#### ABOUT THIS TASK:
From the entries below, return only the lines starting at the one that contains "Subsoil Canvas Print" and ending at the one that contains "Arabian stallion - Old", exactly as they stand.

Stored items:
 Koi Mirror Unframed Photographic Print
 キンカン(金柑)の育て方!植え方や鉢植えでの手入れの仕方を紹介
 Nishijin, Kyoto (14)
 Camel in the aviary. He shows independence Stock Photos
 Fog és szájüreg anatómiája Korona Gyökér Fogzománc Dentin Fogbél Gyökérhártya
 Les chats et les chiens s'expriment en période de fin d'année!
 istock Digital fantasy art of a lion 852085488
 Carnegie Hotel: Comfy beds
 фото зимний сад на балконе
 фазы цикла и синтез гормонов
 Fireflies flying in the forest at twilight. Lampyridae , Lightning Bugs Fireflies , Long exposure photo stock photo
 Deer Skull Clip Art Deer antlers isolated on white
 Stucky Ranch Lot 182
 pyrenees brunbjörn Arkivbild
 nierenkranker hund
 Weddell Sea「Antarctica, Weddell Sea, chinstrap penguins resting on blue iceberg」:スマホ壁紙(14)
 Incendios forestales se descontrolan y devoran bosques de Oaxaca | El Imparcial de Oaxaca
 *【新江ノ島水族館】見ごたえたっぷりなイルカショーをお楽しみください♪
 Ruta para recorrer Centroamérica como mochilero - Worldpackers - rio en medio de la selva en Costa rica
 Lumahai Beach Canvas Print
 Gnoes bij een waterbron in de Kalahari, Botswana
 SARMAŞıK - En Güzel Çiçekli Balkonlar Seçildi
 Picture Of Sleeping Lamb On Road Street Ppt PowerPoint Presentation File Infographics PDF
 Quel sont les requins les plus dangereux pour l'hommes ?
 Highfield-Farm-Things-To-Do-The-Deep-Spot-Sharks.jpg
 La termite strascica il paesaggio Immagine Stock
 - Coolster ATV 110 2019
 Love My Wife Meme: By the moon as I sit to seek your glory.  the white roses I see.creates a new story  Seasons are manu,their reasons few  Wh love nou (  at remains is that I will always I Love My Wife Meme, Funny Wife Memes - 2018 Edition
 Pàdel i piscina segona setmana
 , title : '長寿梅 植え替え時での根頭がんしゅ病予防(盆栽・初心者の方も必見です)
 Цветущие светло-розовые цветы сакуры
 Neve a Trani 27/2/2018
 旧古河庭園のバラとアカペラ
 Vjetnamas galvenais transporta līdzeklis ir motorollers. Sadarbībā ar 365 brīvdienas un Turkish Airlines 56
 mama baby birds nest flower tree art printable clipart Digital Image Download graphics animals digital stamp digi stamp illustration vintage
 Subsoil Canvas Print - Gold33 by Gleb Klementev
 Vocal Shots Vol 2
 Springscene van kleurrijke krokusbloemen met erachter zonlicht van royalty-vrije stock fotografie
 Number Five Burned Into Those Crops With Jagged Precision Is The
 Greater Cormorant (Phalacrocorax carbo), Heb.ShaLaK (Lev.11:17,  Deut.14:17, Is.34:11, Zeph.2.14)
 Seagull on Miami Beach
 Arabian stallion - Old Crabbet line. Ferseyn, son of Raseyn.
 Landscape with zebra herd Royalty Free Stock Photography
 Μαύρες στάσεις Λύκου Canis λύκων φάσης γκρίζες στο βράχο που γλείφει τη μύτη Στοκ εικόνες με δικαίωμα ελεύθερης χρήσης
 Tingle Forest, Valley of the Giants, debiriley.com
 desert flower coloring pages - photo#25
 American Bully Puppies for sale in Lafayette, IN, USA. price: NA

#### THE COMPLETED TASK:
 Subsoil Canvas Print - Gold33 by Gleb Klementev
 Vocal Shots Vol 2
 Springscene van kleurrijke krokusbloemen met erachter zonlicht van royalty-vrije stock fotografie
 Number Five Burned Into Those Crops With Jagged Precision Is The
 Greater Cormorant (Phalacrocorax carbo), Heb.ShaLaK (Lev.11:17,  Deut.14:17, Is.34:11, Zeph.2.14)
 Seagull on Miami Beach
 Arabian stallion - Old Crabbet line. Ferseyn, son of Raseyn.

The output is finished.